# Directive 1:
Quote the records verbatim, from the line containing "How widely are" through the end of the records, both included.

To track this information and append a new PE section, here a dedicated
binary tool is introduced to build zboot images. The payload's relative
offset within the .data section remains unchanged.  Therefore, the .data
section offset in the new PE file, plus the payload offset within that
section, yields the payload offset within the new PE file.

Finally, the new PE file 'zboot.efi' can be got by the command:
  make -C tools/kexec zboot

Signed-off-by: Pingfan Liu <piliu@redhat.com>
Cc: Alexei Starovoitov <ast@kernel.org>
Cc: Baoquan He <bhe@redhat.com>
Cc: Dave Young <dyoung@redhat.com>
Cc: Andrew Morton <akpm@linux-foundation.org>
Cc: Philipp Rudo <prudo@redhat.com>
Cc: bpf@vger.kernel.org
To: kexec@lists.infradead.org
---
 tools/kexec/Makefile              |  10 +-
 tools/kexec/zboot_image_builder.c | 279 ++++++++++++++++++++++++++++++
 2 files changed, 288 insertions(+), 1 deletion(-)

# Directive 2:
Using the zboot patch notes, say whether each statement agrees with them, giving yes or no plus the deciding words quoted exactly: (a) The payload's relative offset within the .data section changes in the new PE file. (b) The new PE file is named 'zboot.efi'. (c) The patch changes three files.

# Record list:
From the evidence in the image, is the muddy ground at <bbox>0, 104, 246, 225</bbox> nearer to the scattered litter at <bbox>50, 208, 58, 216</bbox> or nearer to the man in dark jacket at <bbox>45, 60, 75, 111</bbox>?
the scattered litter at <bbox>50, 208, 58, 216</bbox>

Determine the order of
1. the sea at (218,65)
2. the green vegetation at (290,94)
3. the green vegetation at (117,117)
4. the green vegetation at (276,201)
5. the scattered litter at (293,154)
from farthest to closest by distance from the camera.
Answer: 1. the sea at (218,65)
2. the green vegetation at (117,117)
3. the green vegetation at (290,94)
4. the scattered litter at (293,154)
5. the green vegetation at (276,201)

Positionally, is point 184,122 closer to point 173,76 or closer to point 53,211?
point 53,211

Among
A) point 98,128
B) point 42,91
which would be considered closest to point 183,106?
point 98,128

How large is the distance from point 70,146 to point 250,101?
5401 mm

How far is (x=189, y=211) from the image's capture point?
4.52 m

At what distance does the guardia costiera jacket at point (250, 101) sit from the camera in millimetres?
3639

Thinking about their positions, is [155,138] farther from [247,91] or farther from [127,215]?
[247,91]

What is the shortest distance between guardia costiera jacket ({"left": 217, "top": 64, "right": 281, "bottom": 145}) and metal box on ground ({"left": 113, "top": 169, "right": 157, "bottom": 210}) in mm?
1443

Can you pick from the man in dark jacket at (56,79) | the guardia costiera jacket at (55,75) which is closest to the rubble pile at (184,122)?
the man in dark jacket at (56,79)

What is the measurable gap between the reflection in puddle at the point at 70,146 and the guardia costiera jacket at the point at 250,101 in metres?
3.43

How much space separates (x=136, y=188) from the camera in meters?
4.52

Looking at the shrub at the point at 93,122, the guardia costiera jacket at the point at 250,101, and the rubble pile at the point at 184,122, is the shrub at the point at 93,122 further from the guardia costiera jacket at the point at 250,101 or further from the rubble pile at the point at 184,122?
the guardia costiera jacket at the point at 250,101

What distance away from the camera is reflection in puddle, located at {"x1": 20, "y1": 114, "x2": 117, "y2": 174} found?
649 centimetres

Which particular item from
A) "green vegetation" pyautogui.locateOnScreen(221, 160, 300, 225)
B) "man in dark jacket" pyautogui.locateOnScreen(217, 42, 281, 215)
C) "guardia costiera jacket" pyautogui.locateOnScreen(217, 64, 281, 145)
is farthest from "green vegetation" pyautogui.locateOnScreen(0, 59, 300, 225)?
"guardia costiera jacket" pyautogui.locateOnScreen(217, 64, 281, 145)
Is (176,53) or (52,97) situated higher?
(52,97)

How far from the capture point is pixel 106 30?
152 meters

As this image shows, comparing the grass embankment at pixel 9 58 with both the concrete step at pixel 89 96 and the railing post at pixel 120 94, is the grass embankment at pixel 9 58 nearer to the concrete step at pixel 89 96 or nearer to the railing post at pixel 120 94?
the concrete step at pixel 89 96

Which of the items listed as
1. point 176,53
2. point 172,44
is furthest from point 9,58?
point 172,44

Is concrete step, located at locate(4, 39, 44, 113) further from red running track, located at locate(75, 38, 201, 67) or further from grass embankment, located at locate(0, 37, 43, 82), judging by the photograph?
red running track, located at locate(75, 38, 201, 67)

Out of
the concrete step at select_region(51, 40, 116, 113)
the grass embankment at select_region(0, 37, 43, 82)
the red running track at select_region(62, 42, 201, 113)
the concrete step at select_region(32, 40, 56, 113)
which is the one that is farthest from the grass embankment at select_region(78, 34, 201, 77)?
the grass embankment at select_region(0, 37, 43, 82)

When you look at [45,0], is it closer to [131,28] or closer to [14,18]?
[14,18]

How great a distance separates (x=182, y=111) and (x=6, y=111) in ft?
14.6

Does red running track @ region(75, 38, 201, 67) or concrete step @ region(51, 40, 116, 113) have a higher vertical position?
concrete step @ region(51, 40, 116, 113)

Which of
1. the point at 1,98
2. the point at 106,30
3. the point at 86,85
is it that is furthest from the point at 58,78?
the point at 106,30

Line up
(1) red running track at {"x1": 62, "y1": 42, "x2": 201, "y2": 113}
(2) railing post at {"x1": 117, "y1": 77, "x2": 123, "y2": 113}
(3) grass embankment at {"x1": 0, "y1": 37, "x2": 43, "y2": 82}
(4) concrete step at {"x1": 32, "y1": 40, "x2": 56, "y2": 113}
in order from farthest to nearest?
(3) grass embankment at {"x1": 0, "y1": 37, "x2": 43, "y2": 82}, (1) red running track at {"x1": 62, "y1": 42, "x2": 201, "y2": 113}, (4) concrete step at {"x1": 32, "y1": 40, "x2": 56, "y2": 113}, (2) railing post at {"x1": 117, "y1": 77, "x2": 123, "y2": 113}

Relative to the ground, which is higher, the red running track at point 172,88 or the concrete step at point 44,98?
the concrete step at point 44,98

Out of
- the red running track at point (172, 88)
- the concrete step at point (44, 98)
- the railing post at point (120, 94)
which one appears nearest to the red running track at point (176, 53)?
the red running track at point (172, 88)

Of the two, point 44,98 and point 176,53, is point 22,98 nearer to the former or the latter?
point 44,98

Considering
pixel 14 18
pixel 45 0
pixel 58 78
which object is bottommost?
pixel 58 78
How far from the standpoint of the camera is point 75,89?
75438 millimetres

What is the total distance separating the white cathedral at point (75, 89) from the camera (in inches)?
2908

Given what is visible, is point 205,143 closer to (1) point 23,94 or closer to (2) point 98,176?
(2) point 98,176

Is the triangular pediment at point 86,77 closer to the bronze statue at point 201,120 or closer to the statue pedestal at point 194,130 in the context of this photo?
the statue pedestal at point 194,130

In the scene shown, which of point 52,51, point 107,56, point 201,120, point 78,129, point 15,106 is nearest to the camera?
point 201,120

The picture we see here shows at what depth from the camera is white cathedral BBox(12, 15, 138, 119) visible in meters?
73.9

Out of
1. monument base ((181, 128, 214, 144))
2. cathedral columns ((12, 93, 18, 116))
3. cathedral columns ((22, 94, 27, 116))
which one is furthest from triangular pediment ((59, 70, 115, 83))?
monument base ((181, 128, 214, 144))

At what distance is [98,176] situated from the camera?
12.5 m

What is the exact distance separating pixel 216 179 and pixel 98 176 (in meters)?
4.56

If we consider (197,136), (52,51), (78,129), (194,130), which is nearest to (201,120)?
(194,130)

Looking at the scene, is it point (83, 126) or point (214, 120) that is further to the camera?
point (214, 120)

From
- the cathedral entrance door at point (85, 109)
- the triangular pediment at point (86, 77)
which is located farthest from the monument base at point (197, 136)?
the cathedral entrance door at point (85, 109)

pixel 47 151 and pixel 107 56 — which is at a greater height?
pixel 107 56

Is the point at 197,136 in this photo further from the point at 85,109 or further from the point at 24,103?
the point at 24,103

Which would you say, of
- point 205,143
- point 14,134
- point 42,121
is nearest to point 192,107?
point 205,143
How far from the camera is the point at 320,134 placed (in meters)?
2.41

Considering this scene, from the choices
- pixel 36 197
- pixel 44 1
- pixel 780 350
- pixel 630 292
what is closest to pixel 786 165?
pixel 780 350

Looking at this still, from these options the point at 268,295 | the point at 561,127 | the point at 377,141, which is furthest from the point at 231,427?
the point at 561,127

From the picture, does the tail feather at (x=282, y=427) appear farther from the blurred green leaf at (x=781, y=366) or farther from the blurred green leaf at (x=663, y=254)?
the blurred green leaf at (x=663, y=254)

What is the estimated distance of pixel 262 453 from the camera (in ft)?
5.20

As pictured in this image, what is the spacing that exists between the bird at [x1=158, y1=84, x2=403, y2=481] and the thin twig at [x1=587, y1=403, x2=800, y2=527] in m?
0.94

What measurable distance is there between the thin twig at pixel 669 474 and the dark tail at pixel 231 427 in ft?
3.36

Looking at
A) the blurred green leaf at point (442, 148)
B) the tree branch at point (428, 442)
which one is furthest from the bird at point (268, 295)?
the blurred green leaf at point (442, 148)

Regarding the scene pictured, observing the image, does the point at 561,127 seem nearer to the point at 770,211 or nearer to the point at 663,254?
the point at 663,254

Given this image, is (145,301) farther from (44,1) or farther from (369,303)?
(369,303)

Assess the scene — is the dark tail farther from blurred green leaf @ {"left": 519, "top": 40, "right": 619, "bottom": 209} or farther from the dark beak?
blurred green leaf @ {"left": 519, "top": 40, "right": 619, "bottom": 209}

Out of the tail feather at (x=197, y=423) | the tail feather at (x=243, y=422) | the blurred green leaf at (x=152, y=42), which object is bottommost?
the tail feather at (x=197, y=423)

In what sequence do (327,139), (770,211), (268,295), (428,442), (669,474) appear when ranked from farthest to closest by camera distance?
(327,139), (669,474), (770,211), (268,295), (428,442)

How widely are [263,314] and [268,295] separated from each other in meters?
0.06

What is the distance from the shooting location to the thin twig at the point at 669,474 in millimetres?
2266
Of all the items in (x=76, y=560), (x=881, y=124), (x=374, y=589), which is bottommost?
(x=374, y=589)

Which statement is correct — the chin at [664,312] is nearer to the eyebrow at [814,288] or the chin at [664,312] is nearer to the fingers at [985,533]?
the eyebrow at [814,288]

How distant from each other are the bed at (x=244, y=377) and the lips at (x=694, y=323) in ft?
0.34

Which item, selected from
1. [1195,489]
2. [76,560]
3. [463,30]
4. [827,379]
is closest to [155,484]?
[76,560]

# Written answer 1:
How widely are [263,314] and [268,295] separated from each other in meters?
0.06

What is the distance from the shooting location to the thin twig at the point at 669,474 in millimetres?
2266
Of all the items in (x=76, y=560), (x=881, y=124), (x=374, y=589), which is bottommost?
(x=374, y=589)

Which statement is correct — the chin at [664,312] is nearer to the eyebrow at [814,288] or the chin at [664,312] is nearer to the fingers at [985,533]?
the eyebrow at [814,288]

How distant from each other are the bed at (x=244, y=377) and the lips at (x=694, y=323) in ft?
0.34

Which item, selected from
1. [1195,489]
2. [76,560]
3. [463,30]
4. [827,379]
is closest to [155,484]?
[76,560]

# Written answer 2:
(a) No: "The payload's relative offset within the .data section remains unchanged."
(b) Yes: "the new PE file 'zboot.efi' can be got by the command"
(c) No: "2 files changed, 288 insertions(+), 1 deletion(-)"